Temperatures exceeded 30C (86F) in some southern parts of the UK on Tuesday, before thunderstorms were expected to descend on the south-west.
The mercury hit 30.7C in Gogerddan, Wales, the highest temperature recorded on Tuesday – and the highest temperature since July – as a southerly airflow brought very warm conditions across England and Wales.
The Met Office said it was only the seventh time in the month of September that temperatures had reached in excess of 30C in the UK during the last 50 years. Three of those have occurred in the last decade – 2020, 2016 and 2013.

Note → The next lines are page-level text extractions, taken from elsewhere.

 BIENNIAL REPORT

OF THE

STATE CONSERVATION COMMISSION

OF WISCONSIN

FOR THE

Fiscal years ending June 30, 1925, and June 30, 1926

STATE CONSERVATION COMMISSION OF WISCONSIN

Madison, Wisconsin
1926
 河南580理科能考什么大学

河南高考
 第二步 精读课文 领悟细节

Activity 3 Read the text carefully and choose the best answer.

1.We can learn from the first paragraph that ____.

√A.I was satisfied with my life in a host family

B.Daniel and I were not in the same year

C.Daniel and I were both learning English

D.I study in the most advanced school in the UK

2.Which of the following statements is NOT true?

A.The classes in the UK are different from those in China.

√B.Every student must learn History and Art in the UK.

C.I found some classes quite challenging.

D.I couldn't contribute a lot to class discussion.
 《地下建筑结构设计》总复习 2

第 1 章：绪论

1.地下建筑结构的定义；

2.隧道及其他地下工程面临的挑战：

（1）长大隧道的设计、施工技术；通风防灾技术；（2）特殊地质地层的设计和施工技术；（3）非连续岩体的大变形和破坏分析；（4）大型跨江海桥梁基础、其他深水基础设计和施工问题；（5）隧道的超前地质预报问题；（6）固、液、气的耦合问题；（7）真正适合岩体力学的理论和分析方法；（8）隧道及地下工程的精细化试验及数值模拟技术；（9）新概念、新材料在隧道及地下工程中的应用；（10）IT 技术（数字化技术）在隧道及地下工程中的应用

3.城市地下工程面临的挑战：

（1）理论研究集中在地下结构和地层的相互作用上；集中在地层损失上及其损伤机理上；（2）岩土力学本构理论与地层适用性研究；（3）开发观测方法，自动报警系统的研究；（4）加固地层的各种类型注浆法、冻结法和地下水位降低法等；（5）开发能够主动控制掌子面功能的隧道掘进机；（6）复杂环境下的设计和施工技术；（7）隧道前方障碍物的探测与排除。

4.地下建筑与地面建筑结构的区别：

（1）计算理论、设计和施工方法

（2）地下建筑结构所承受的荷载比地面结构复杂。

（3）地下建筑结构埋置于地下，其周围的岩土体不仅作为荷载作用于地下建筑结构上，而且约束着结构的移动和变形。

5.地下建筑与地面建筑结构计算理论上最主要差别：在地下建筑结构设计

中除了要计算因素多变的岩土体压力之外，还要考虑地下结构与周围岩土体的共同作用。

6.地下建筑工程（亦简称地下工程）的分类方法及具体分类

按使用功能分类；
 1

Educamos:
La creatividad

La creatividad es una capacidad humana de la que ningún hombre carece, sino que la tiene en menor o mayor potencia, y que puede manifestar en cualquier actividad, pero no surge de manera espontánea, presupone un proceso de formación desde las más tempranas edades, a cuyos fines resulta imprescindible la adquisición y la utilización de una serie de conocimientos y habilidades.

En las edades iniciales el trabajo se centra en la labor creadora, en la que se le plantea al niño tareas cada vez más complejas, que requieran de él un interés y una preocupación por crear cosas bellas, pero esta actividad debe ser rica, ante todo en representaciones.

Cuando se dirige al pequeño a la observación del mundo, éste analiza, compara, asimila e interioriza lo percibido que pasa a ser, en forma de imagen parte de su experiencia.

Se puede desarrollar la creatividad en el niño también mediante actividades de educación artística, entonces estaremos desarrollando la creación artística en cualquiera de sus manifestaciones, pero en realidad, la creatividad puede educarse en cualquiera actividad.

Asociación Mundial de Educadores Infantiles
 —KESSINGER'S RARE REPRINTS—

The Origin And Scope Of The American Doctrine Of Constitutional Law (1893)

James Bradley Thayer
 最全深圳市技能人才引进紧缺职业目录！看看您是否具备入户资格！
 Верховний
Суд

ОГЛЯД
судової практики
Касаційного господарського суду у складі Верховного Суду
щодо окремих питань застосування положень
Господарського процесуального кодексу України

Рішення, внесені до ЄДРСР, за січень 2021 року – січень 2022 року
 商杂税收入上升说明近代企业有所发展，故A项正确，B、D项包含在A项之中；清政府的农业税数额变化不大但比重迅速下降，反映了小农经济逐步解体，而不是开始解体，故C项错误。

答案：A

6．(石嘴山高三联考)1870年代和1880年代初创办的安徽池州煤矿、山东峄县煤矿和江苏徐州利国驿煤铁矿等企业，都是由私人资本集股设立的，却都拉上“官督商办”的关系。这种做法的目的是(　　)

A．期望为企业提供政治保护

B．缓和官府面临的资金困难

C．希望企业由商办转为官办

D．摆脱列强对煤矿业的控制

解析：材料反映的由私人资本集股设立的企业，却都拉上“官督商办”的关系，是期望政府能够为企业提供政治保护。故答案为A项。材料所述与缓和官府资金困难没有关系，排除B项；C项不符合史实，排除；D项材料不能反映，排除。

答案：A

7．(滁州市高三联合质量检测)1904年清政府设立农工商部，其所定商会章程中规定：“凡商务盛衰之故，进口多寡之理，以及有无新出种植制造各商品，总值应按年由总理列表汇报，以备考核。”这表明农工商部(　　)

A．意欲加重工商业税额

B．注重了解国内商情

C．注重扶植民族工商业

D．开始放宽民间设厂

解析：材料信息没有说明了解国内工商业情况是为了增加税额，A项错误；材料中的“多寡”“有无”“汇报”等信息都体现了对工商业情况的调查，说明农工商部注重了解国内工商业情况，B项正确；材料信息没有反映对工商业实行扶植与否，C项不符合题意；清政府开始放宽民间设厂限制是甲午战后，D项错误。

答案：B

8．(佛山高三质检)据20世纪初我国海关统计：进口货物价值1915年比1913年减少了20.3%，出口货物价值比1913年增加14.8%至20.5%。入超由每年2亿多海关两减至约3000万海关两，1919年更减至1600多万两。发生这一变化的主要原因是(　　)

Temperatures in Northolt, west London, reached 30.1C, while in Cambridge a high of 28.3C was reported. While the weather was fine and dry for most across the country, it was cloudier with some patchy rain in the far north and west of Scotland.
But over the coming days, low pressure and associated fronts moving in from the south-west are projected to bring cooler and fresher conditions by Friday, with heavy showers and thunderstorms in some areas.
The Met Office issued a yellow warning of thunderstorms for south-west England on Wednesday, with the forecast that 30-50mm of rain could fall in less than three hours. Lightning may also be a hazard during the day.
Elsewhere in the UK, and especially in the north and east, Wednesday will remain a fine, dry day with heatwave thresholds close to being reached in some eastern parts of England. This includes predictions of highs of 28C in London, Birmingham and Liverpool.
However, a Met Office meteorologist said the hot spell could “just about make it” in terms of recording an official heatwave. The UK threshold is only reached when a location records a period of at least three consecutive days of daily maximum temperature levels meeting or exceeding thresholds that vary across the country.
Showers and thunderstorms are expected to move north-eastwards across the UK, bringing more widely unsettled weather throughout Thursday and Friday.
A further yellow weather warning for thunderstorms has been issued for Thursday in Northern Ireland, Wales and parts of northern and central England. The Met Office said that where the storms do occur, up to 30mm of rain is possible in less than an hour, which has the potential to generate some surface water flooding. There is also the possibility of localised impacts from lightning and hail.
Beyond the warning areas, unsettled and showery conditions will be the main theme of the weather for Thursday and Friday.
The current conditions follow the official end of the meteorological summer on 31 August. September has already exceeded August’s highest temperature of 27.2C in the UK, an event that last happened in 2016.
Temperatures forecast for this week are still some way off the record high for September, set in 1906 at 35.6C. However, the frequency of temperatures exceeding 30C has been increasing over the last 50 years.